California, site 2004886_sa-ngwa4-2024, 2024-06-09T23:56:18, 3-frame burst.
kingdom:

##########

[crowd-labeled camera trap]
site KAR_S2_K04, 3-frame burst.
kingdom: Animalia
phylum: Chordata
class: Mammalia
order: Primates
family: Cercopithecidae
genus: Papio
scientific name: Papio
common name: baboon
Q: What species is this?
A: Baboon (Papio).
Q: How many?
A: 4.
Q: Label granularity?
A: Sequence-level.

##########

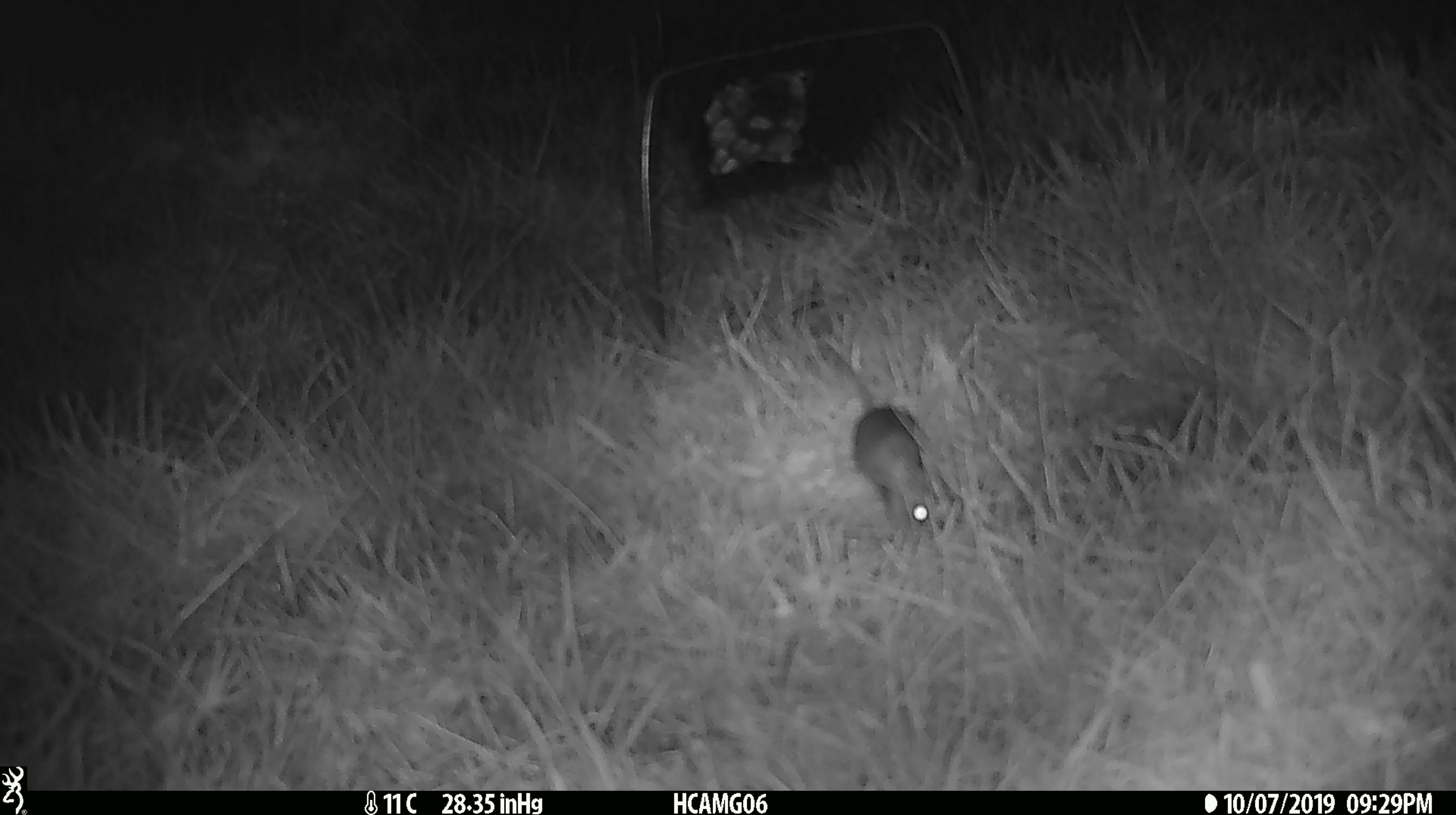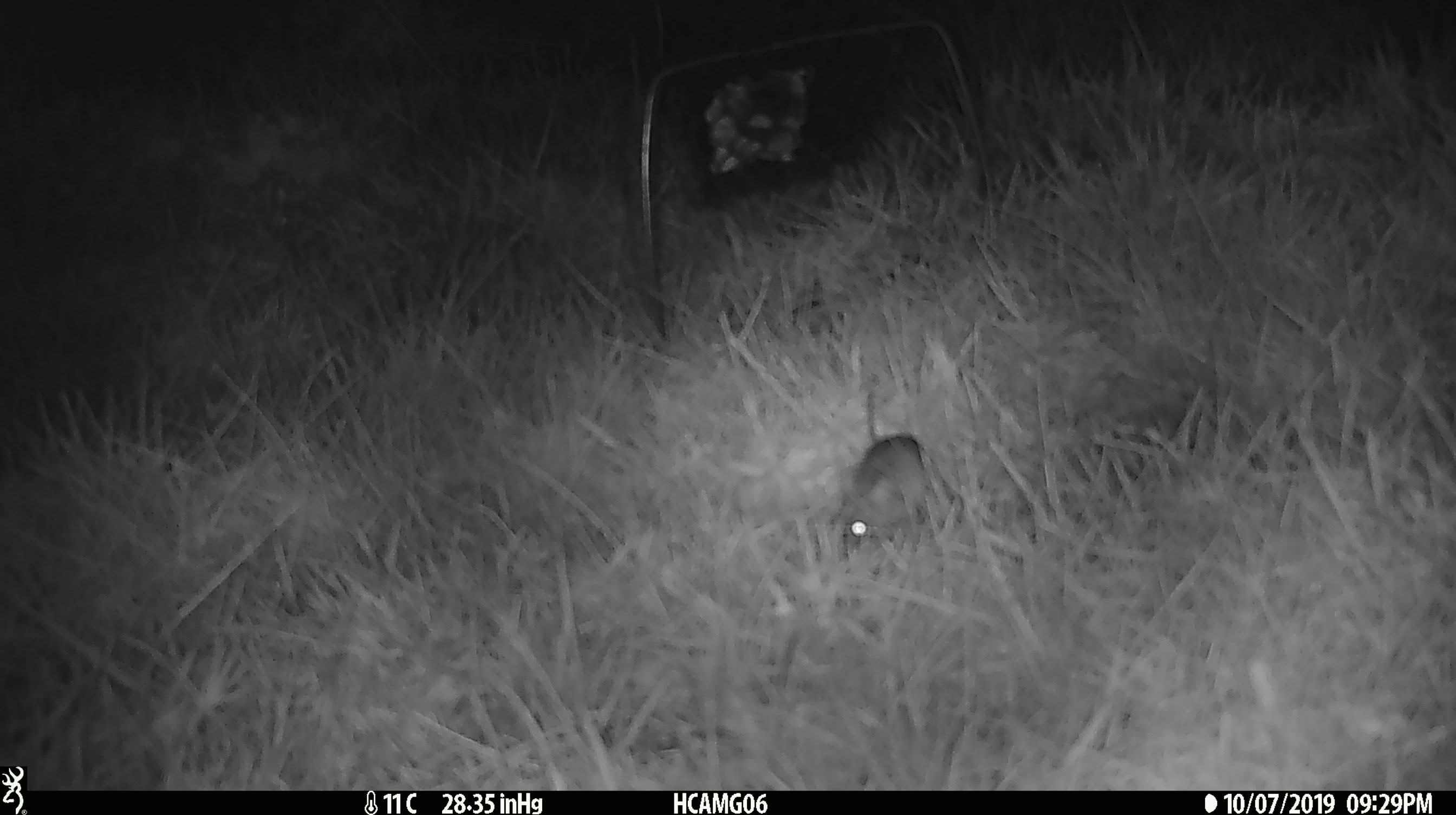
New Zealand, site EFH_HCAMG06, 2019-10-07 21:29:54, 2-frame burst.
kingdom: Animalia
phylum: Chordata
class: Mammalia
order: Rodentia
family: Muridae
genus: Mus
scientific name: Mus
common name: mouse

##########

TASK –
From the records above, quote only the lines running from the line with "Q: What species is this?" to the line with "A: Sequence-level.", both lines included.

PROBLEM SOLUTION –
Q: What species is this?
A: Baboon (Papio).
Q: How many?
A: 4.
Q: Label granularity?
A: Sequence-level.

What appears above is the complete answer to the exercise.